**Reading passage:**
You need I.C., so made one for you. Feel free to change it. I also changed your notation to make it more common. The dependent variable is $u(x,t)$ and the space variable is $x$.
In both solutions below, this initial conditions is used

To make it consistent with boundary conditions. Feel free to change it.

**Data block:**
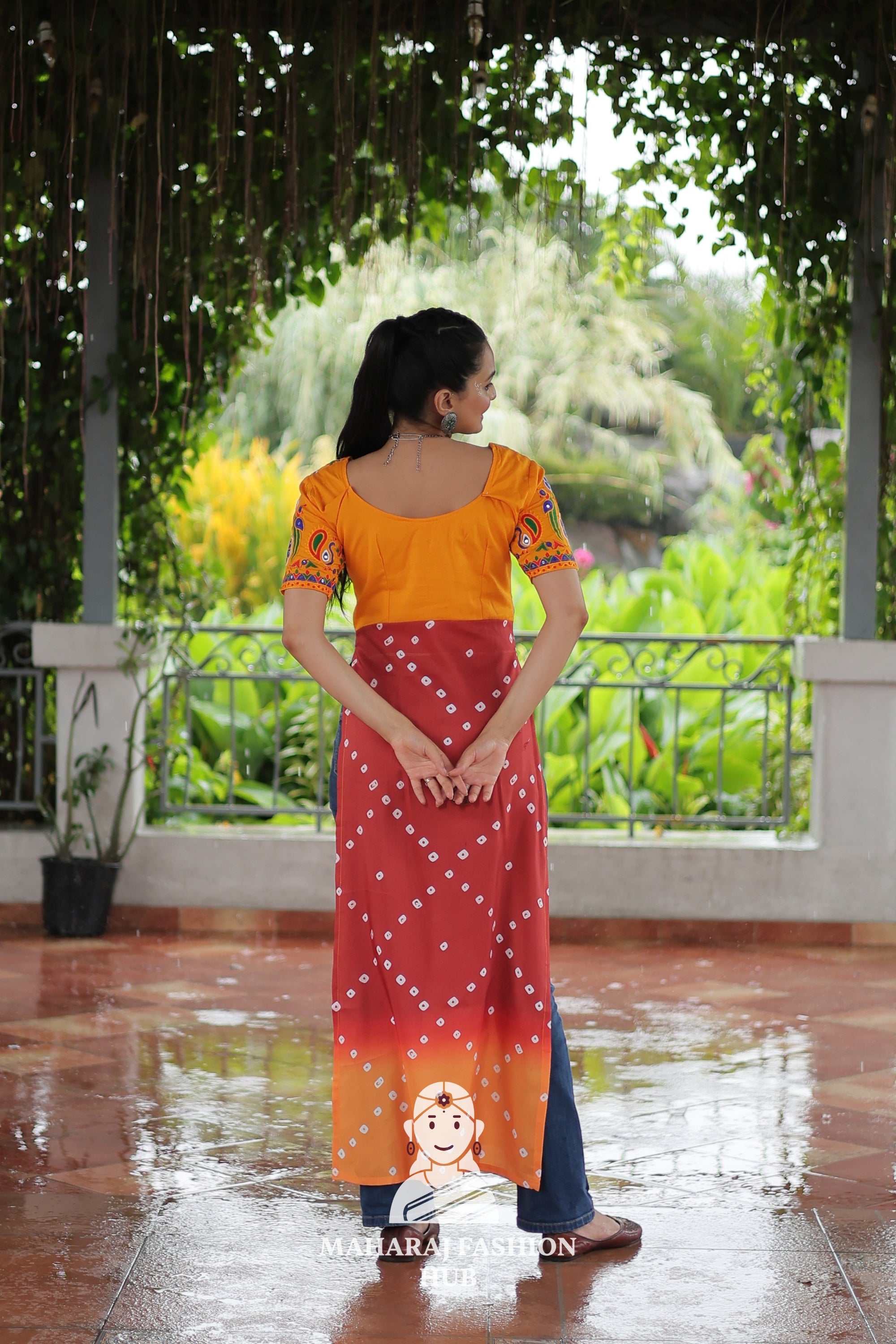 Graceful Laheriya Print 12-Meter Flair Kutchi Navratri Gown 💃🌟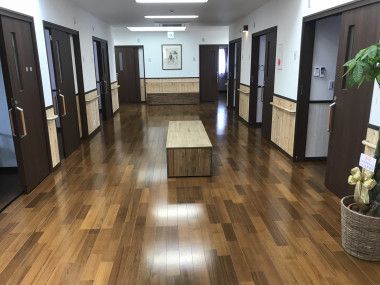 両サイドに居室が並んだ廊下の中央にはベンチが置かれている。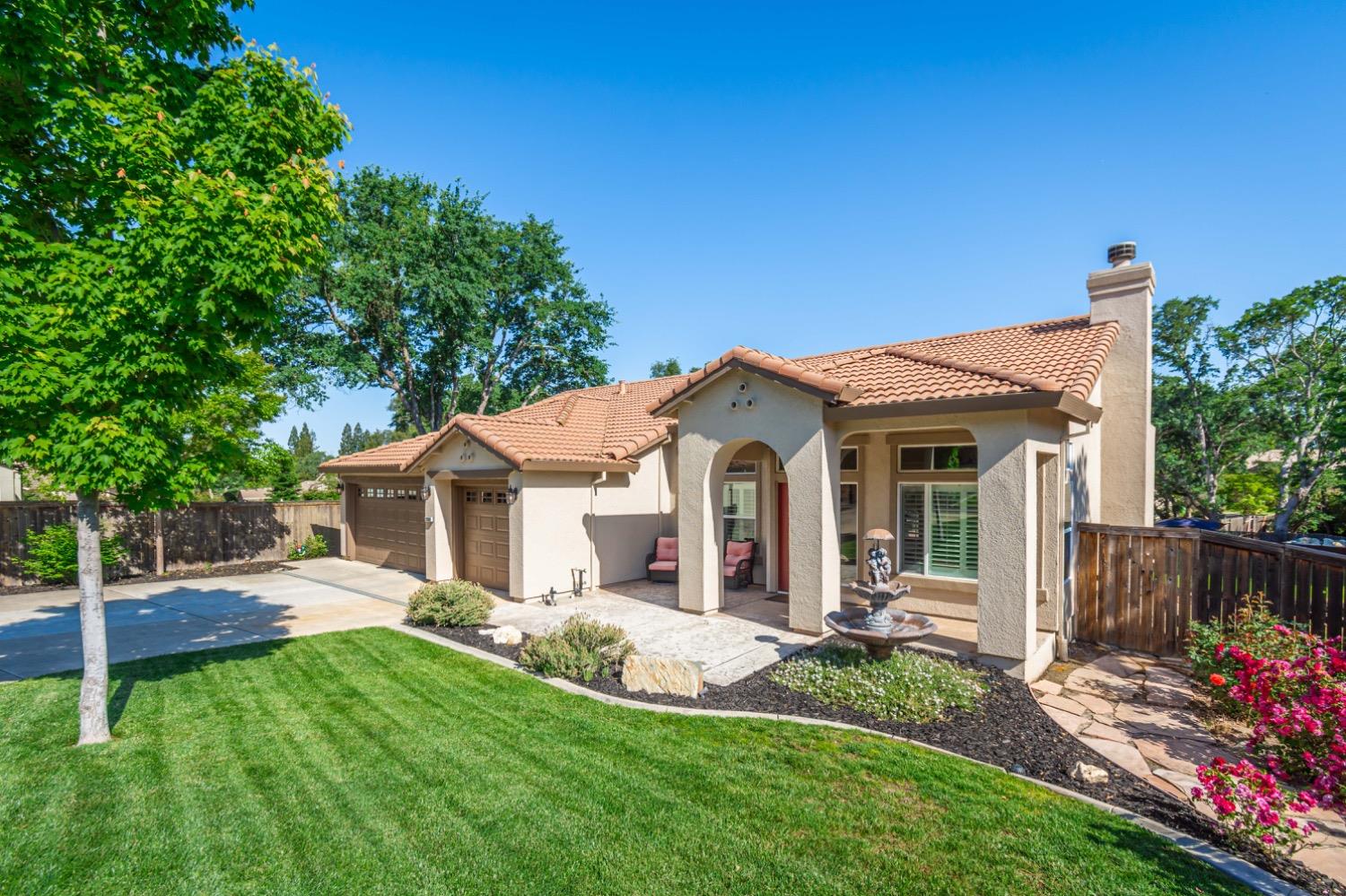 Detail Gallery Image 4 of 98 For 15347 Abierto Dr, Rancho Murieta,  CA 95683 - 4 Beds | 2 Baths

**Tasks for this exercise:**
1) Could you restate the forum reply on initial conditions, beginning at the words "You need I.C., so" and stopping after "variable is $x$.", with "dependent variable" changed to "unknown function"?
2) Can you summarize the forum reply on initial conditions in two sentences?
3) Can you carry on the forum reply on initial conditions from the point where it stops?

**Task-by-task outputs:**
1)
You need I.C., so made one for you. Feel free to change it. I also changed your notation to make it more common. The unknown function is $u(x,t)$ and the space variable is $x$.

2) The reply provides an initial condition that can be changed and switches to a more common notation, with $u(x,t)$ as the dependent variable and $x$ as the space variable. This same initial condition is used in both solutions so that it is consistent with the boundary conditions.

3)
Solve for $u(x,t)$ with $t>0, 0<x<L_0$ and $L_0=6000$
$$
\frac{{\partial u}}{{\partial t}} = d\frac{{{\partial ^2}u}}{{\partial {x^2}}} + c \frac{{\partial u}}{{\partial x}}
$$
The boundary conditions are
\begin{align*}
x(0,t) &= 17\\
x(L_0,t) &= 1
\end{align*}
And IC
$$u(x,0)=-\frac{171 x^3}{2 L_0^3}+\frac{162 x^2}{L_0^2}-\frac{185 x}{2 L_0}+17
$$
This below all using V 12.1 on windows 10
NDSolve based solution
Manipulate[
Module[{d, c, solN, pars, L0, pde, ic, bc, x, u, t},
L0 = 6000;
pde = D[u[x, t], t] == d D[u[x, t], {x, 2}] + c D[u[x, t], x];
bc = {u[0, t] == 17, u[L0, t] == 1};
ic = u[x, 0] == -(171/(2 L0^3)) x^3 + 162/L0^2 x^2 - 185/(2 L0) x+ 17;(*made up IC*)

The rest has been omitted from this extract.